Uranium: McArthur River Mine, Canada

Located in northern Saskatchewan, the McArthur River Mine is one of the world’s highest-grade uranium deposits. It was designed to produce 18 million pounds of uranium oxide per year, making it a critical fuel source for nuclear power plants worldwide. The mine uses specialized techniques because the ore is so concentrated that conventional mining methods would expose workers to unacceptable radiation levels. Remote-controlled equipment and water-jet boring systems extract ore from deep underground.

Saskatchewan’s Athabasca Basin, where McArthur River sits, contains several of the richest uranium deposits on Earth. The region’s economy is tightly linked to uranium mining, much the way coal regions in the U.S. depend on their local resource.

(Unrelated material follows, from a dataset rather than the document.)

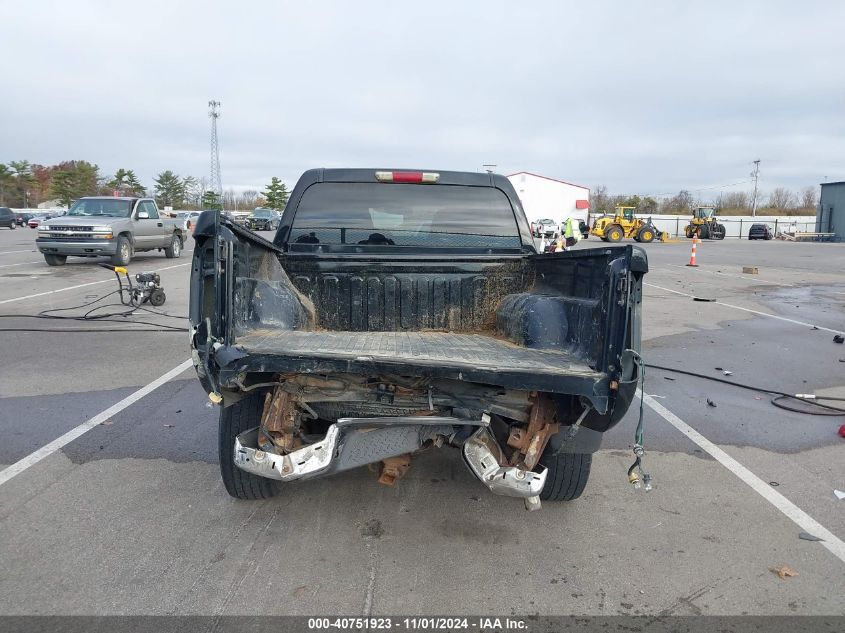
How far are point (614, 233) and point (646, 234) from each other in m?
2.79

Multiple Resources: Ordos Basin, China

Not every location focuses on just one nonrenewable resource. The Ordos Basin in north-central China is the country’s largest natural gas province and a major coal producer. By 2017, gas fields in the basin had cumulatively produced over 378 billion cubic meters of gas, with more than 90% classified as coal-derived gas. The Sulige gas field alone, a super giant field within the basin, produced about 21.3 billion cubic meters in 2017, accounting for 14.2% of China’s total gas output that year.

How Nonrenewable Resources Shape Local Economies

When a location focuses on a nonrenewable resource, the surrounding economy often revolves around it. Appalachia offers a well-studied example. Coal mining in the region supported roughly 135,000 jobs across mining counties, representing about 4.4% of total employment in those areas. In West Virginia alone, coal mining directly employed about 20,000 workers while supporting an additional 25,000 jobs in the supply chain (equipment, transportation, services) and 17,000 more in downstream industries like electricity generation.

Kentucky’s coal industry supported nearly $11 billion in economic activity and more than 70,000 jobs statewide. But these economies are vulnerable. Coal employment across Appalachia fell 27% between 2005 and 2015, with Central Appalachia hit hardest, dropping from 32,700 mining jobs to 19,600. Payroll levels in that sub-region fell roughly 40%. When the resource declines or market conditions shift, communities built around extraction face serious economic disruption.

This pattern repeats globally. Regions that focus heavily on a single nonrenewable resource benefit from high-paying extraction jobs and strong tax revenue during peak production, but they carry the risk of economic decline as reserves deplete or demand shifts toward alternative energy sources.